11 April 2026, 12:12

Von "Alaaf!" bis "Narri Narro!": Die geheimen Sprachen des deutschen Karnevals

Ein Faschingsplakat in Frankreich mit einer Person in einem hellgelben Kleid, die in der Mitte strahlend lächelt, umgeben von schwarzem Text, der "Fasching" lautet.

Von "Alaaf!" bis "Narri Narro!": Die geheimen Sprachen des deutschen Karnevals

Die Karnevalszeit in Deutschland bringt eine Welle bunter Umzüge, aufwendiger Kostüme und lebendiger Traditionen mit sich. Jede Region hat ihren eigenen markanten Ruf, den die Jecken während der Feierlichkeiten mit Stolz skandieren. Diese Rufe spiegeln lokale Kultur, Geschichte und sogar landwirtschaftliche Traditionen wider.

Im Rheinland ist der berühmteste Ruf Alaaf! – ein Schlachtruf, der durch Städte wie Köln und Düsseldorf hallt. In Mainz hingegen wird mit Helau! gefeiert, ein Ruf, der während der großen Umzüge durch die Straßen schallt.

In Krefeld-Hüls grölt die Menge Breetlook!, eine Hommage an den langjährigen Lauch-Anbau in der Region. Die schwäbisch-alemannischen Gebiete bevorzugen das klassische Karnevalsgrüßen Narri Narro!, das tief verwurzelt ist. In Esslingen rufen die Jecken Halli Galli!, während die Karnevalisten in Landau Galau! jubeln.

Der Ruf aus Mannheim, Alla Hopp!, bringt die Menge zum Springen, und in Weil der Stadt erklingt während der Fasnet Aha Aha Aha!. Die Monzfelder Narren summen Welle Baie Summ Summ! und imitieren damit wilde Bienen. Die Karnevalsgesellschaft in Mönchengladbach-Rheydt ruft unterdessen Puff Puff Puffer! und trägt so zum festlichen Lärm bei.

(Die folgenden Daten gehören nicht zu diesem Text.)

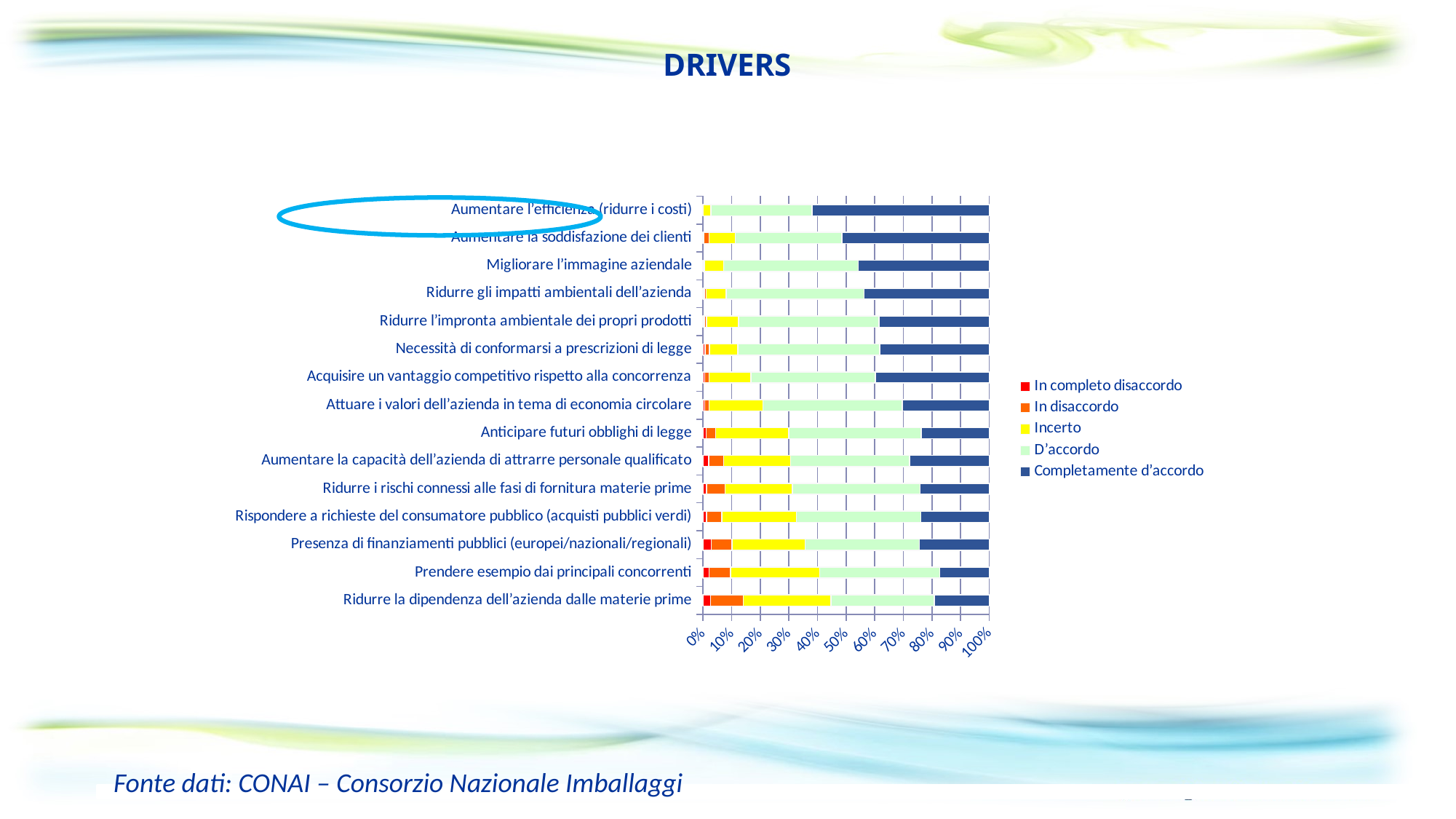
How many series does the chart legend list? 5 Is the 'Completamente d'accordo' value for 'Aumentare l'efficienza (ridurre i costi)' greater or less than 50%? greater Moving down the list of categories from top to bottom, does the 'Completamente d'accordo' share generally rise or fall? fall What is the title of the slide containing the chart? DRIVERS Which category has the largest 'In disaccordo' segment? Ridurre la dipendenza dell'azienda dalle materie prime Is the 'Incerto' value for 'Aumentare l'efficienza (ridurre i costi)' greater or less than 10%? less What kind of chart is shown on the slide? Stacked bar chart Which category label is circled on the chart? Aumentare l'efficienza (ridurre i costi) Which has the larger 'Completamente d'accordo' segment: 'Aumentare l'efficienza (ridurre i costi)' or 'Ridurre la dipendenza dell'azienda dalle materie prime'? Aumentare l'efficienza (ridurre i costi) Is the 'Completamente d'accordo' value for 'Prendere esempio dai principali concorrenti' greater or less than 30%? less How many categories (drivers) are plotted on the chart? 15 Which category has the largest 'Completamente d'accordo' segment? Aumentare l'efficienza (ridurre i costi)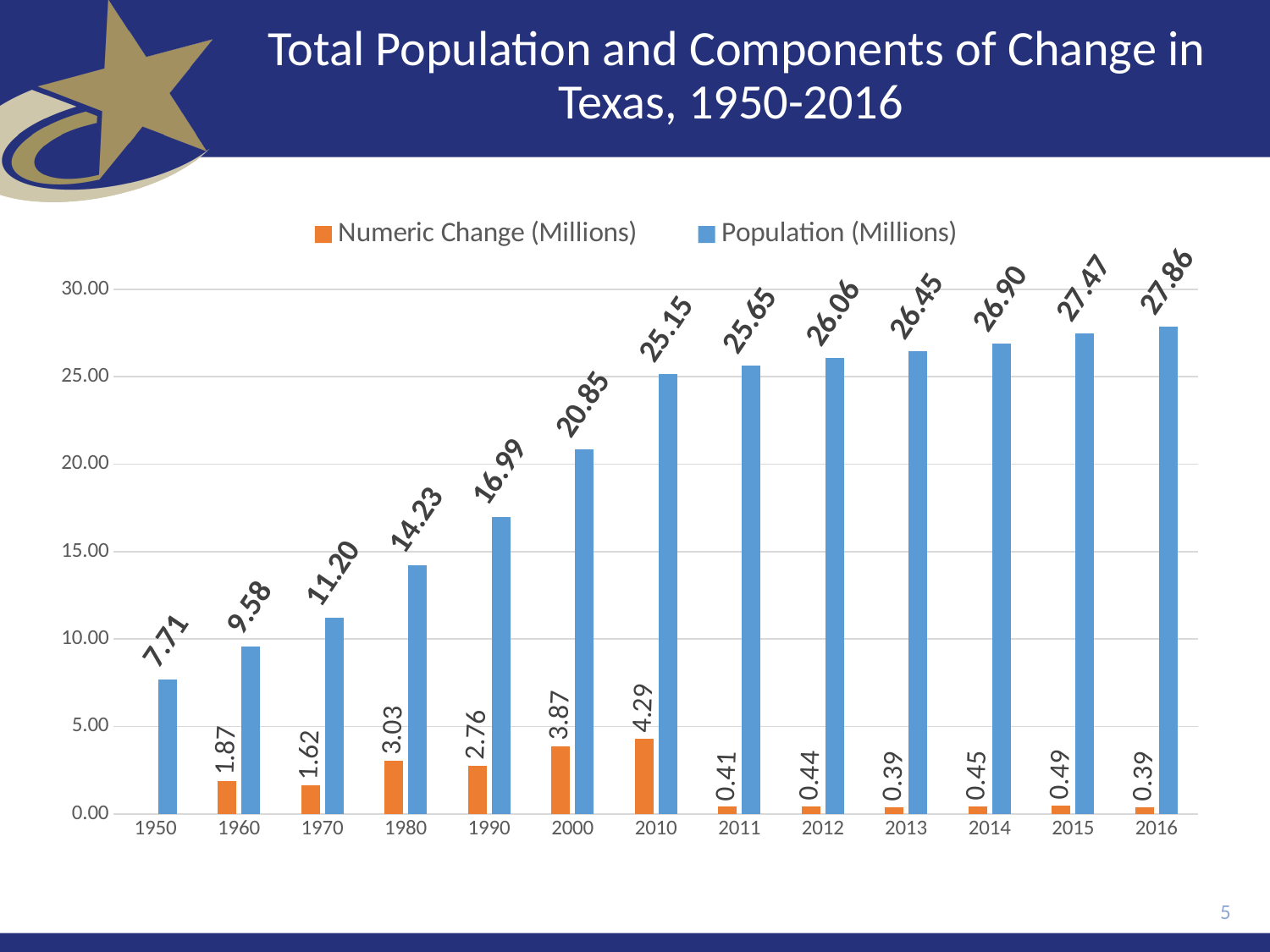
Which year has the lowest Population (Millions)? 1950 Is the Population (Millions) value for 2000 greater or less than 20.00? greater Which is larger, the Numeric Change (Millions) for 1980 or for 1990? 1980 What is the Numeric Change (Millions) value for 2010? 4.29 Does the Population (Millions) series rise or fall from 1950 to 2016? rise What is the Population (Millions) value for 1950? 7.71 Which year has the highest Numeric Change (Millions)? 2010 What kind of chart is shown on the slide? bar chart How many years are shown on the x axis? 13 What is the difference between the Population (Millions) values for 2016 and 2015? 0.39 What is the Population (Millions) value for 2016? 27.86 How many series does the legend list? 2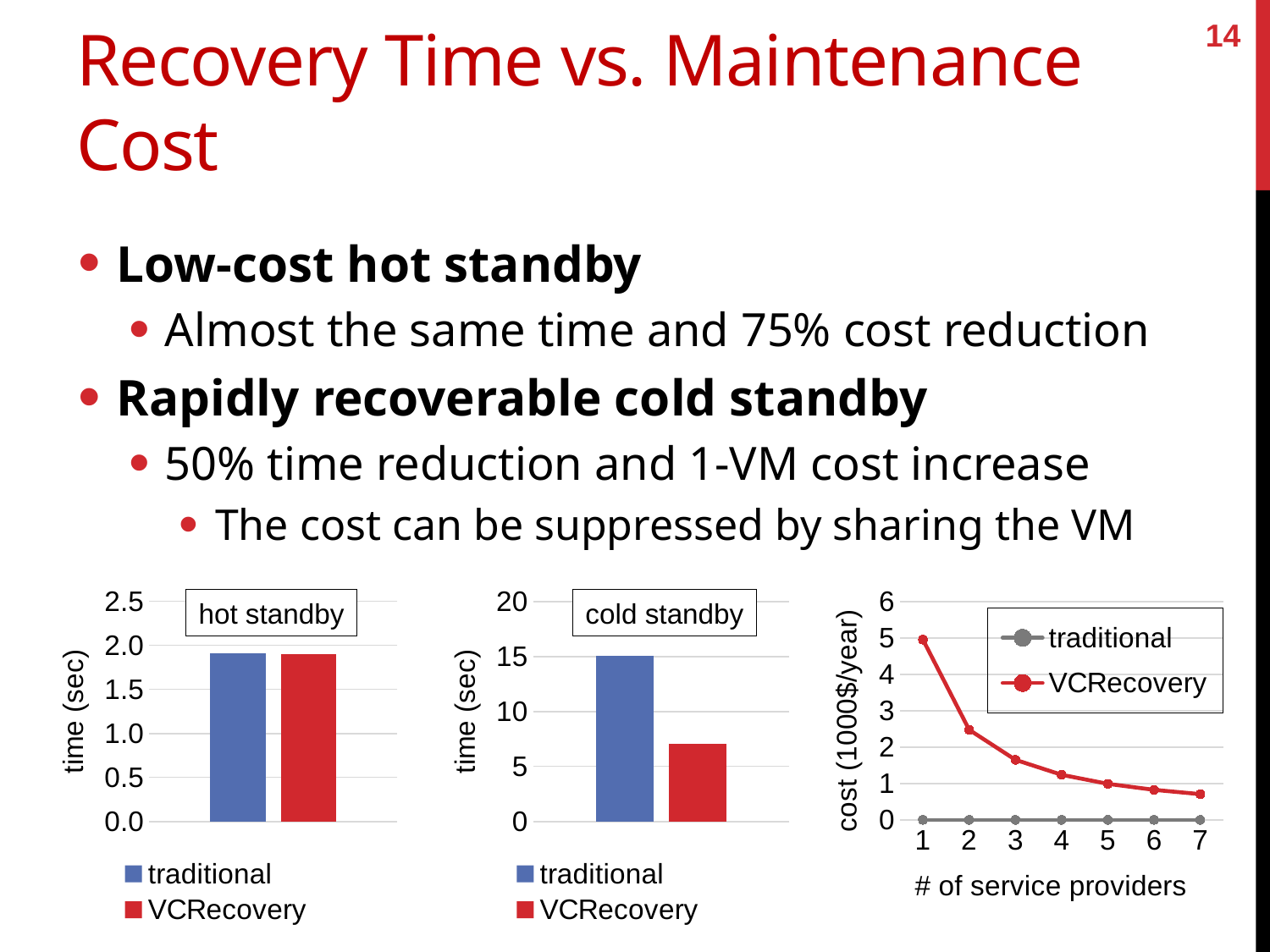
In the hot standby chart, what type of chart is shown? bar chart In the cold standby chart, what is the time for traditional? 15 In the cold standby chart, which series has the lower time? VCRecovery In the hot standby chart, how many series does the legend list? 2 In the hot standby chart, is the value for traditional greater or less than 1.5? greater In the cold standby chart, is the value for VCRecovery greater or less than 10? less In the line chart on the right, does the VCRecovery cost rise or fall as the number of service providers increases? fall In the line chart on the right, what type of chart is shown? line chart In the cold standby chart, what is the label of the y axis? time (sec) In the hot standby chart, is the value for VCRecovery greater or less than 2.0? less In the line chart on the right, how many points are plotted along the x axis for each series? 7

Diese einzigartigen Rufe verbinden die Gemeinschaften während des Karnevals und tragen lokalen Stolz in sich. Ob Anspielungen auf die Landwirtschaft oder verspieltes Gebrüll – die Rufe schaffen eine unverwechselbare Atmosphäre. Die Traditionen bleiben Jahr für Jahr ein lebendiger Teil der deutschen Festkultur.